Date: 3 December 2019
U.S. Public Policy and Law and Government Contracts & Procurement Policy Alert
By: Nicholas A. Leibham, Steven A. McCain, Erica L. Bakies, Amy C. Hoang

On November 22, 2019, the Government Accountability Office (“GAO”) released a report on the Department of Defense’s (“DoD”) use of its other transaction (“OT”) authority for prototype projects [1] from fiscal year (“FY”) 2016 through FY 2018 (“Report”). OTs enable certain agencies (including DoD) and companies to negotiate terms and conditions specific to a project without requiring them to comply with most federal regulations that apply to U.S. government procurement contracts. The process encourages awards to small businesses, research institutions, and nontraditional defense contractors (“NDCs”). While OTs are not new, statutory provisions in the FY 2016 and FY 2017 National Defense Authorization Acts helped to simplify and clarify the use of OTs and increased approval thresholds, resulting in an increased use of OTs, which the Report confirms.

GAO analyzed Federal Procurement Data System - Next Generation (“FPDS”) data and examined relevant documents from a nongeneralizable sample of 11 prototype OTs.
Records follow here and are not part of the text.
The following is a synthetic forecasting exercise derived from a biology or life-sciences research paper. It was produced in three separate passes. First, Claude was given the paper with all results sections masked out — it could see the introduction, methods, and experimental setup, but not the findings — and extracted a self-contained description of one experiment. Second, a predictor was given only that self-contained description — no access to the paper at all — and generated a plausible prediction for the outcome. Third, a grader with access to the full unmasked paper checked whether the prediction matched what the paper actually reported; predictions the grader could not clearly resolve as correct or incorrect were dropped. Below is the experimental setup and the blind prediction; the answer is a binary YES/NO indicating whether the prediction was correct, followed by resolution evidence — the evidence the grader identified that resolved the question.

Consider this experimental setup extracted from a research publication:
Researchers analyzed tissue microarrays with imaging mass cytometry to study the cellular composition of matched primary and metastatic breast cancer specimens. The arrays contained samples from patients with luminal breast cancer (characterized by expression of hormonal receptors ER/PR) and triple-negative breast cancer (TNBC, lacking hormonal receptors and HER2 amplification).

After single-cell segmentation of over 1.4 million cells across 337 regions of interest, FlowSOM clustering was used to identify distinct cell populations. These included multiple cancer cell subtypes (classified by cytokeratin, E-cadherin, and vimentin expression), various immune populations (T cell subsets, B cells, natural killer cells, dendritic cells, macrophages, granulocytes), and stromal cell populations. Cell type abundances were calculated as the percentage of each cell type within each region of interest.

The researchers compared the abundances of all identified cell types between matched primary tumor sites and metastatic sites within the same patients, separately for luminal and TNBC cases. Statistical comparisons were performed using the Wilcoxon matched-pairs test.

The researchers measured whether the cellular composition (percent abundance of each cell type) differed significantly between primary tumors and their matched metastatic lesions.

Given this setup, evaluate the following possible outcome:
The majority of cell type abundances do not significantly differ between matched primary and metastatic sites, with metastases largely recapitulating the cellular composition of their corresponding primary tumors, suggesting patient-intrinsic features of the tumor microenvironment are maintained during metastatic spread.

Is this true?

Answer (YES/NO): NO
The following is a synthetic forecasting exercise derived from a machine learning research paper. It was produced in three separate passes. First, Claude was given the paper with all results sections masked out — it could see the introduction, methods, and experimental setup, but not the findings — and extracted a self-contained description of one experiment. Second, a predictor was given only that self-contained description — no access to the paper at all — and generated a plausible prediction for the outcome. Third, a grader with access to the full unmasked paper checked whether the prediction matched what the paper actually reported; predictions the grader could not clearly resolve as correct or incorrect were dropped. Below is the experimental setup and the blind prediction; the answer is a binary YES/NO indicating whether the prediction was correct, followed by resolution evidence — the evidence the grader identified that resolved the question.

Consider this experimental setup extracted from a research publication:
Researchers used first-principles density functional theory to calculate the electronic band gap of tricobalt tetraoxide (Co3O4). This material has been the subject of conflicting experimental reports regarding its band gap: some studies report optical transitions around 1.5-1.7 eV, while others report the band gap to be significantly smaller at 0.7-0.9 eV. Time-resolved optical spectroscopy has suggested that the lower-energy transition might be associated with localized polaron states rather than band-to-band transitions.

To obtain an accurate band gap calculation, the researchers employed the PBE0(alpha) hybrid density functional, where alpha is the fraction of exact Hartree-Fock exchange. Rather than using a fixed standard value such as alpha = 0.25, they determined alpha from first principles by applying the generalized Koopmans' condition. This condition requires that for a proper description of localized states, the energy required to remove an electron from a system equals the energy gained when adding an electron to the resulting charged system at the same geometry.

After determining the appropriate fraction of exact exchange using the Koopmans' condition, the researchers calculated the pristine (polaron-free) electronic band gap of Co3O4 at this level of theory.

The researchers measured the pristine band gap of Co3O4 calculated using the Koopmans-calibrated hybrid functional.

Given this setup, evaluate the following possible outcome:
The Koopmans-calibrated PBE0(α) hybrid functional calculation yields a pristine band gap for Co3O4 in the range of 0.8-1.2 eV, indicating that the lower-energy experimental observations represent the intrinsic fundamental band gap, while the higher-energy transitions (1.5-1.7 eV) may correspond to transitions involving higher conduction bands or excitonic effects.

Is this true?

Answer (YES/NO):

GAO’s report provides unique insight into how DoD agencies evaluate and award OTs, which, unlike traditional procurement contracts, are not subject to challenge by unsuccessful offerors through the GAO’s bid protest process.

Key Takeaways:

  • Overall, DoD increased its use of OTs for prototype projects fivefold, from a total of $1.4 billion to $3.7 billion during the review period.
  • The Army issued the most new awards and contract actions, [2] for a total of 73% of all obligations, but often makes awards on behalf of other DoD components, such as the Air Force, Navy, and Defense Innovation Unit.
  • The vast majority of OTs (88%) are awarded on the basis of significant participation from at least one NDC or research institution.
  • The Report provides helpful examples of what constitutes “significant participation” by an NDC. [3]
  • The top five recipients by OT award value (i.e., amount obligated to the OT) were three consortium managers and two traditional defense contractors.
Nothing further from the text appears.